A numerical procedure to solve the non-linear differential equation that governs the bond–slip problem was proposed in [25]. The algorithm is summarized in Figure 2 and is based on an iterative shooting solution of the system of ODEs

$$\left\{\begin{array}{c}\frac{d}{dx}s={\epsilon }_s\left({\sigma }_s\right)-{\epsilon }_c\left(\frac{F-{\sigma }_s{A}_s}{A_c\left(x\right)}\right)\\ \frac{d}{dx}{\sigma }_s=\frac{4}{\Phi }\tau \left(s,x\right)\end{array}\right.$$ (8)

which can be suitably derived from Equation (7).

Figure 2.

Flowchart of the numerical procedure to solve the bond–slip problem in r.c. elements.

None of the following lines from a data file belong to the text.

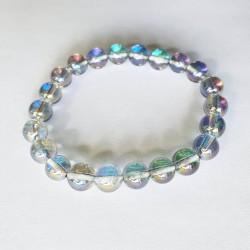 Blue Angel Aura Bracelet - 8 mm Beads - The Crystal Rainbow - inari.co.nz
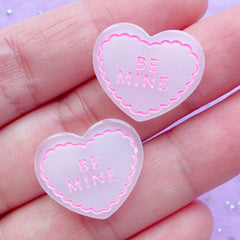 Be Mine Heart Cabochons | Wedding Embellishments | Kawaii Resin Cabochon | Decoden Supplies | Scrapbooking (2 pcs / Pink / 20mm x 17mm)
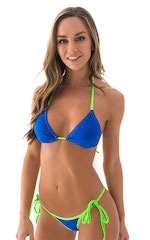 Classic Triangle Top in Royal Blue and Lime 1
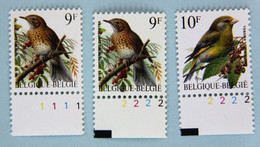 Grive 9F  Verdier 10F   N) De PL. - 1985-.. Birds (Buzin)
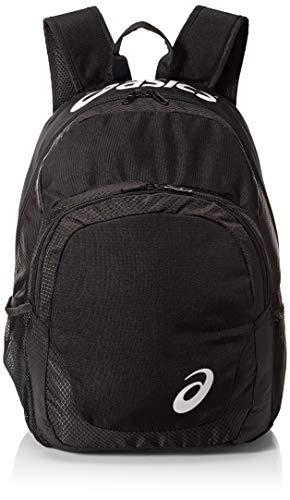 ASICS Unisex-Erwachsene Team Backpack Rucksack, schwarz/schwarz, Einheitsgröße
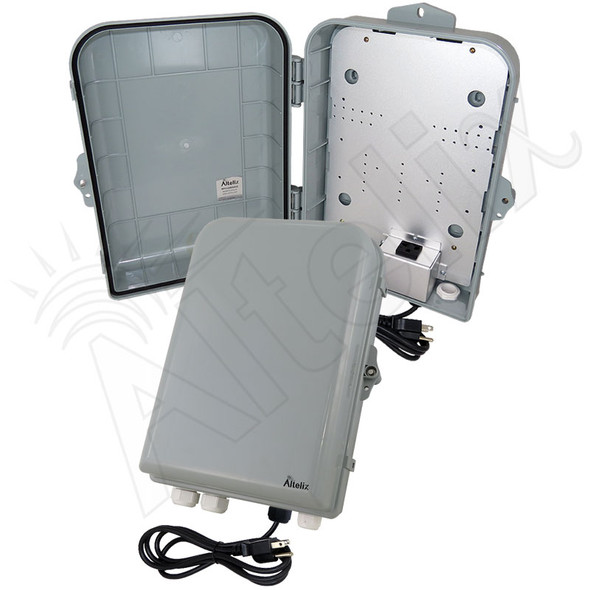 Altelix 15x10x5 NEMA 4X Polycarbonate + ABS Weatherproof Enclosure with Aluminum Mounting Plate, 120 VAC Outlet & Power Cord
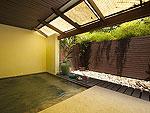 プーケット ビーチフロントのホテル : カオ ラック ワナブリー リゾート(Khao Lak Wanaburee Resort)のカジュアリナス スイート ビーチフロントルームの設備 Private Pool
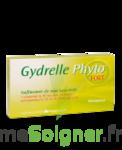 Gydrelle Phyto Fort boite 90 comprimés à Libourne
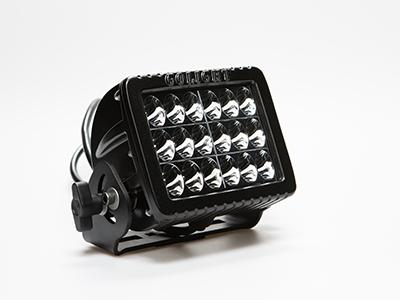 Фара-прожектор GLX LED 4421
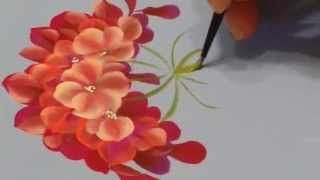 one stroke painting - YouTube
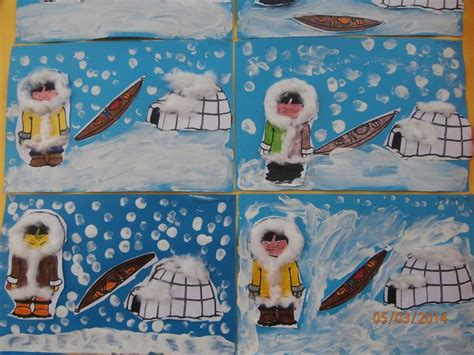 winter crafts for at school 45 best images about and fisher on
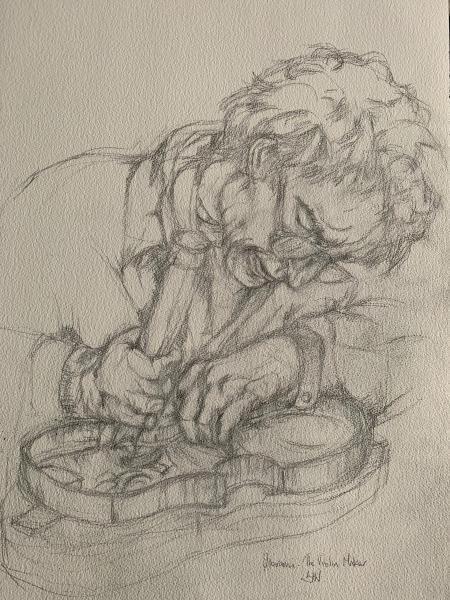 Violin Maker working drawing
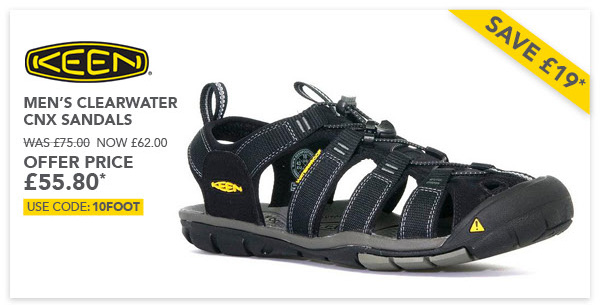 Clearwater CNX Sandals offer £55.80*
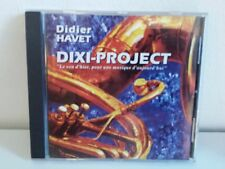 CD ALBUM DIDIER HAVET Dixi project DOC040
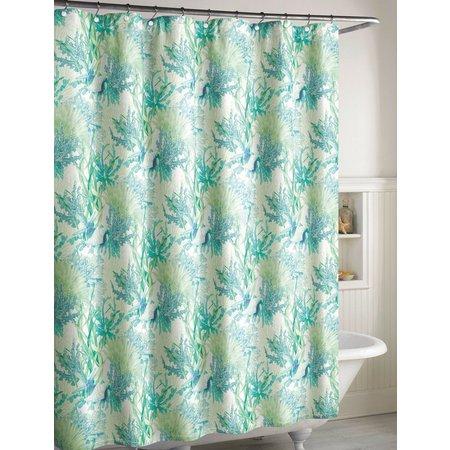 CHF Ursula Shower Curtain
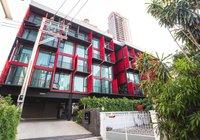 Отзывы Sleepbox Sukhumvit 22 Hostel, 3 звезды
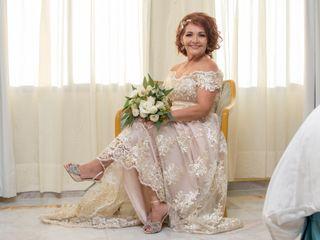 La boda de Patricia y Wannes 3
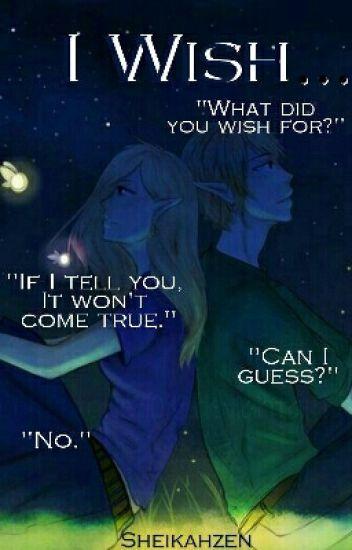 I Wish; Zelink, Modern (The Legend Of Zelda)
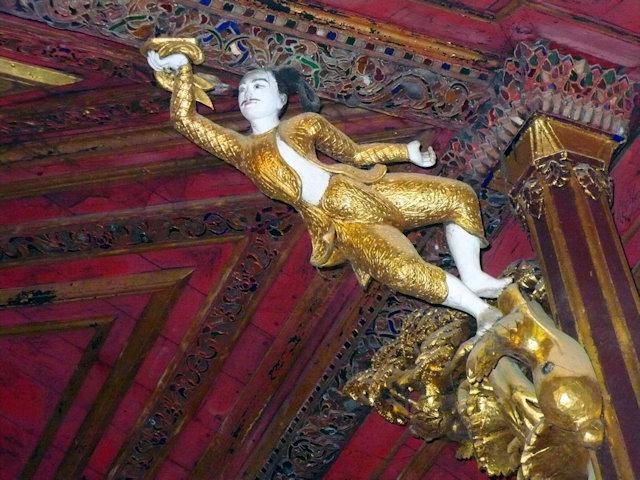 moulmein_sein dhone monastery_5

The first phase of the algorithm allows us to define the boundary conditions up to the first crack opening in a reinforced concrete tie of length $L$ by means of the following steps:

1. the origin of the x-axis is set at the starting cross-section of the tie, $x=x_0=0$, where ${\sigma }_c=0$, and half of the tie is subdivided into $N$ intervals of constant length $\Delta x$;

2. the constitutive laws $\sigma -\epsilon$ for steel and concrete under tensile stresses are assigned, as well as the bond–slip law $\tau -s$ and the $A_c\left(x\right)$ function;

3. tentative boundary conditions, $s_0$ and ${\epsilon }_{s0}$ in $x=0$, are assigned, and the bond and tensile stress, ${\tau }_0\left(s_0\right)$ and ${\sigma }_{s0}\left({\epsilon }_{s0}\right)$, are evaluated using the previously defined bond–slip law and the steel constitutive law;

4. the system of Equation (8) is integrated in the i-th interval using the Runge–Kutta 4th order method [28], determining the slip $s_i$ and the steel stress ${\sigma }_{s,i}$ at the end of the interval $x_i$;

5. the bond stress, ${\tau }_i\left(s_i\right)$, in $x_i$ is evaluated using the bond–slip law;

6. the stress in the concrete section, ${\sigma }_{c,i}$, is calculated through the equilibrium condition

   $${\sigma }_{c.i}=\frac{\left(F-{\sigma }_{s,i}{A}_s\right)}{A_c\left(x_i\right)}$$ (9)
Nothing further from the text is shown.